Stated exercise: Take the records underneath and set them down exactly.

Scene question records:
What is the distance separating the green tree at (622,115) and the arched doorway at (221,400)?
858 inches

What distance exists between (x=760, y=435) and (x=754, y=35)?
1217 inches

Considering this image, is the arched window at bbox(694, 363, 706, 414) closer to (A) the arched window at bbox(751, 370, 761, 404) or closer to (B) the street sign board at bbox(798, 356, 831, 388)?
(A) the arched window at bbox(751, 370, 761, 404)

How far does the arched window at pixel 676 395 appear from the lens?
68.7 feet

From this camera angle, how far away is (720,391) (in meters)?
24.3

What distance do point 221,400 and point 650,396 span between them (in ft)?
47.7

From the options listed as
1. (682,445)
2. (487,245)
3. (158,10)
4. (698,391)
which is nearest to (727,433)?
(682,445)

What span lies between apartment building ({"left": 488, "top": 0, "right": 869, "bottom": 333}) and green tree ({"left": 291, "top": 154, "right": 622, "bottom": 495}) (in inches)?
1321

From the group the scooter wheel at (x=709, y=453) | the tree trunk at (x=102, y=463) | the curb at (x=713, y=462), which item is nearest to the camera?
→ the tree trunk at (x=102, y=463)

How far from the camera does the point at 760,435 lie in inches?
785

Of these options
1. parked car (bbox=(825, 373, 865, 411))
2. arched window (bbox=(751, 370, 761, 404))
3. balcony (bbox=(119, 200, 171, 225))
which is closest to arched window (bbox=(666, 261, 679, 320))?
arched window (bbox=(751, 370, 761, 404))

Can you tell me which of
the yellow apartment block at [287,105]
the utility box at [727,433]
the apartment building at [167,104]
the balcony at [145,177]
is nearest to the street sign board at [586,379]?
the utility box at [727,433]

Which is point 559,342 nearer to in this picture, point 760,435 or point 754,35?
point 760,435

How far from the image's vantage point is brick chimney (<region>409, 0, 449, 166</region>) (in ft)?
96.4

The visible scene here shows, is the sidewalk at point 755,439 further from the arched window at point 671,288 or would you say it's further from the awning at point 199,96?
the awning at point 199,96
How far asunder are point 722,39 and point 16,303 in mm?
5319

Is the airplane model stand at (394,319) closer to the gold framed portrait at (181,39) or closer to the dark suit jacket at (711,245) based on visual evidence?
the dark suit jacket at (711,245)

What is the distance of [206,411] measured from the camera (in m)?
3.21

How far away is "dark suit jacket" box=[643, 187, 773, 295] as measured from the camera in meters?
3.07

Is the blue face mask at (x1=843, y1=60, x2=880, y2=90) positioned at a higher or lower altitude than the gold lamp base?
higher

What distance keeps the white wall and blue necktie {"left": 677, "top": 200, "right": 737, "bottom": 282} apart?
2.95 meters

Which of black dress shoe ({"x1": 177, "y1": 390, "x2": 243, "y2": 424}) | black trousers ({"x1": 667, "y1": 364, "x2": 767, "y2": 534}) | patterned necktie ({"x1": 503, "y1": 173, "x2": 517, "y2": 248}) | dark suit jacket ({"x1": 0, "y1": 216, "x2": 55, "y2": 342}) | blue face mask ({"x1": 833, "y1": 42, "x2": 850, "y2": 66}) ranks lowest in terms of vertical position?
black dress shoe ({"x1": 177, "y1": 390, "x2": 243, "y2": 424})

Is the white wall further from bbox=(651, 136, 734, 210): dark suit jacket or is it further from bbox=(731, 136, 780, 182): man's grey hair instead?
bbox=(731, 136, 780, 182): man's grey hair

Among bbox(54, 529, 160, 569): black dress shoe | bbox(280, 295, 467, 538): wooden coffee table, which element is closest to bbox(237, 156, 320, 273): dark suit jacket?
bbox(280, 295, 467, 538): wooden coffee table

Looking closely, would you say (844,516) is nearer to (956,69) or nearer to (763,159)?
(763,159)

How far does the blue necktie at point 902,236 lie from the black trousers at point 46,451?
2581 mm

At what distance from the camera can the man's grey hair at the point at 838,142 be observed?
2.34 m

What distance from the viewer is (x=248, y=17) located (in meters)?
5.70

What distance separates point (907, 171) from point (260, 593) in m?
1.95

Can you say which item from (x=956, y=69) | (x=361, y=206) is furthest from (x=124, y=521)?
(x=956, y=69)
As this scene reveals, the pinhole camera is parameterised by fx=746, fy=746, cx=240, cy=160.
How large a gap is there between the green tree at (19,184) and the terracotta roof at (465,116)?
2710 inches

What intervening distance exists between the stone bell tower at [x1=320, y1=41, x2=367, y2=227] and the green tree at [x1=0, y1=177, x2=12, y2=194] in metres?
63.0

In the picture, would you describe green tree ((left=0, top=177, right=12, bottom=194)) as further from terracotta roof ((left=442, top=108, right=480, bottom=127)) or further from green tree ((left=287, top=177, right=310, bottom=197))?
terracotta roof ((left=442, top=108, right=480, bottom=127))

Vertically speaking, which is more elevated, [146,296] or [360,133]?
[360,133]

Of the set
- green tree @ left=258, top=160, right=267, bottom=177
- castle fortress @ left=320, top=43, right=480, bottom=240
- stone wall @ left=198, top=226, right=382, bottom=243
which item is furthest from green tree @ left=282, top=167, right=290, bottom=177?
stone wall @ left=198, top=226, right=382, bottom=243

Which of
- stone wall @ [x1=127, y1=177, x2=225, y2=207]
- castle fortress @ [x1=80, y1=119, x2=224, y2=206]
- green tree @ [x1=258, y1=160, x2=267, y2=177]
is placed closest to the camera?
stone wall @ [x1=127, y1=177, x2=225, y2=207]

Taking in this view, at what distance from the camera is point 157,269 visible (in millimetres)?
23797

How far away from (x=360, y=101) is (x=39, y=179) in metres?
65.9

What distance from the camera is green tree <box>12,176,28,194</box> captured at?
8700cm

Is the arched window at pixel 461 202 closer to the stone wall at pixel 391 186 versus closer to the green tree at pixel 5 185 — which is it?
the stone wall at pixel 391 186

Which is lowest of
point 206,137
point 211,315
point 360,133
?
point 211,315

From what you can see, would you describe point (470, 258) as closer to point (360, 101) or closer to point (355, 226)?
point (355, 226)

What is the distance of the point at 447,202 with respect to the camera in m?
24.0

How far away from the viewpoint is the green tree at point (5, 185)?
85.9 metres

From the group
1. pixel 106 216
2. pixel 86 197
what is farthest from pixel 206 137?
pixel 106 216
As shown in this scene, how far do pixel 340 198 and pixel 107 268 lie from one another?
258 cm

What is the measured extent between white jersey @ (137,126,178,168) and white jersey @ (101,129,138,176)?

Correct output:
What is the distance separating the green tree at (622,115) and the arched doorway at (221,400)?
858 inches

What distance exists between (x=760, y=435) and (x=754, y=35)?
1217 inches

Considering this image, is the arched window at bbox(694, 363, 706, 414) closer to (A) the arched window at bbox(751, 370, 761, 404) or closer to (B) the street sign board at bbox(798, 356, 831, 388)?
(A) the arched window at bbox(751, 370, 761, 404)

How far does the arched window at pixel 676 395 appear from the lens?
68.7 feet

From this camera angle, how far away is (720,391) (in meters)?
24.3

What distance do point 221,400 and point 650,396 span between them (in ft)?
47.7

From the options listed as
1. (682,445)
2. (487,245)
3. (158,10)
4. (698,391)
which is nearest to (727,433)?
(682,445)

What span lies between apartment building ({"left": 488, "top": 0, "right": 869, "bottom": 333}) and green tree ({"left": 291, "top": 154, "right": 622, "bottom": 495}) (in inches)?
1321

From the group the scooter wheel at (x=709, y=453) | the tree trunk at (x=102, y=463) | the curb at (x=713, y=462), which item is nearest to the camera?
→ the tree trunk at (x=102, y=463)

How far from the camera does the point at 760,435 lie in inches?
785

Of these options
1. parked car (bbox=(825, 373, 865, 411))
2. arched window (bbox=(751, 370, 761, 404))
3. balcony (bbox=(119, 200, 171, 225))
which is closest to arched window (bbox=(666, 261, 679, 320))?
arched window (bbox=(751, 370, 761, 404))

Can you tell me which of
the yellow apartment block at [287,105]
the utility box at [727,433]
the apartment building at [167,104]
the balcony at [145,177]
is nearest to the street sign board at [586,379]?
the utility box at [727,433]

Which is point 559,342 nearer to in this picture, point 760,435 or point 754,35?
point 760,435

How far from the image's vantage point is brick chimney (<region>409, 0, 449, 166</region>) (in ft)?
96.4

The visible scene here shows, is the sidewalk at point 755,439 further from the arched window at point 671,288 or would you say it's further from the awning at point 199,96?
the awning at point 199,96
How far asunder are point 722,39 and point 16,303 in mm?
5319

Is the airplane model stand at (394,319) closer to the gold framed portrait at (181,39) or closer to the dark suit jacket at (711,245) based on visual evidence?
the dark suit jacket at (711,245)

What is the distance of [206,411] measured from the camera (in m)?
3.21

How far away is "dark suit jacket" box=[643, 187, 773, 295] as measured from the camera in meters?
3.07

Is the blue face mask at (x1=843, y1=60, x2=880, y2=90) positioned at a higher or lower altitude than the gold lamp base?
higher

What distance keeps the white wall and blue necktie {"left": 677, "top": 200, "right": 737, "bottom": 282} apart?
2.95 meters

Which of black dress shoe ({"x1": 177, "y1": 390, "x2": 243, "y2": 424}) | black trousers ({"x1": 667, "y1": 364, "x2": 767, "y2": 534}) | patterned necktie ({"x1": 503, "y1": 173, "x2": 517, "y2": 248}) | dark suit jacket ({"x1": 0, "y1": 216, "x2": 55, "y2": 342}) | blue face mask ({"x1": 833, "y1": 42, "x2": 850, "y2": 66}) ranks lowest in terms of vertical position?
black dress shoe ({"x1": 177, "y1": 390, "x2": 243, "y2": 424})

Is the white wall further from bbox=(651, 136, 734, 210): dark suit jacket or is it further from bbox=(731, 136, 780, 182): man's grey hair instead?
bbox=(731, 136, 780, 182): man's grey hair

Among bbox(54, 529, 160, 569): black dress shoe | bbox(280, 295, 467, 538): wooden coffee table, which element is closest to bbox(237, 156, 320, 273): dark suit jacket?
bbox(280, 295, 467, 538): wooden coffee table

Looking closely, would you say (844,516) is nearer to (956,69) or nearer to (763,159)?
(763,159)

How far does the blue necktie at point 902,236 lie from the black trousers at point 46,451?
2581 mm

At what distance from the camera can the man's grey hair at the point at 838,142 be observed?
2.34 m

What distance from the viewer is (x=248, y=17) located (in meters)?
5.70

What distance separates point (907, 171) from point (260, 593) in m?
1.95

Can you say which item from (x=956, y=69) | (x=361, y=206) is furthest from (x=124, y=521)?
(x=956, y=69)
As this scene reveals, the pinhole camera is parameterised by fx=746, fy=746, cx=240, cy=160.
How large a gap is there between the green tree at (19,184) and the terracotta roof at (465,116)?
2710 inches

What intervening distance exists between the stone bell tower at [x1=320, y1=41, x2=367, y2=227] and the green tree at [x1=0, y1=177, x2=12, y2=194] in metres?
63.0

In the picture, would you describe green tree ((left=0, top=177, right=12, bottom=194)) as further from terracotta roof ((left=442, top=108, right=480, bottom=127)) or further from green tree ((left=287, top=177, right=310, bottom=197))?
terracotta roof ((left=442, top=108, right=480, bottom=127))

Vertically speaking, which is more elevated, [146,296] or [360,133]?
[360,133]

Of the set
- green tree @ left=258, top=160, right=267, bottom=177
- castle fortress @ left=320, top=43, right=480, bottom=240
- stone wall @ left=198, top=226, right=382, bottom=243
which item is furthest from green tree @ left=282, top=167, right=290, bottom=177?
stone wall @ left=198, top=226, right=382, bottom=243

Which of
- stone wall @ [x1=127, y1=177, x2=225, y2=207]
- castle fortress @ [x1=80, y1=119, x2=224, y2=206]
- green tree @ [x1=258, y1=160, x2=267, y2=177]
is placed closest to the camera?
stone wall @ [x1=127, y1=177, x2=225, y2=207]

Taking in this view, at what distance from the camera is point 157,269 visible (in millimetres)?
23797

How far away from (x=360, y=101) is (x=39, y=179) in metres?
65.9

What distance from the camera is green tree <box>12,176,28,194</box> captured at?
8700cm

Is the arched window at pixel 461 202 closer to the stone wall at pixel 391 186 versus closer to the green tree at pixel 5 185 — which is it?
the stone wall at pixel 391 186

Which is lowest of
point 206,137
point 211,315
point 360,133
?
point 211,315

From what you can see, would you describe point (470, 258) as closer to point (360, 101) or closer to point (355, 226)?
point (355, 226)

What is the distance of the point at 447,202 with respect to the camera in m?
24.0

How far away from the viewpoint is the green tree at point (5, 185)?
85.9 metres

From the group
1. pixel 106 216
2. pixel 86 197
what is farthest from pixel 206 137?
pixel 106 216
As shown in this scene, how far do pixel 340 198 and pixel 107 268 lie from one another?
258 cm

What is the measured extent between white jersey @ (137,126,178,168) and white jersey @ (101,129,138,176)?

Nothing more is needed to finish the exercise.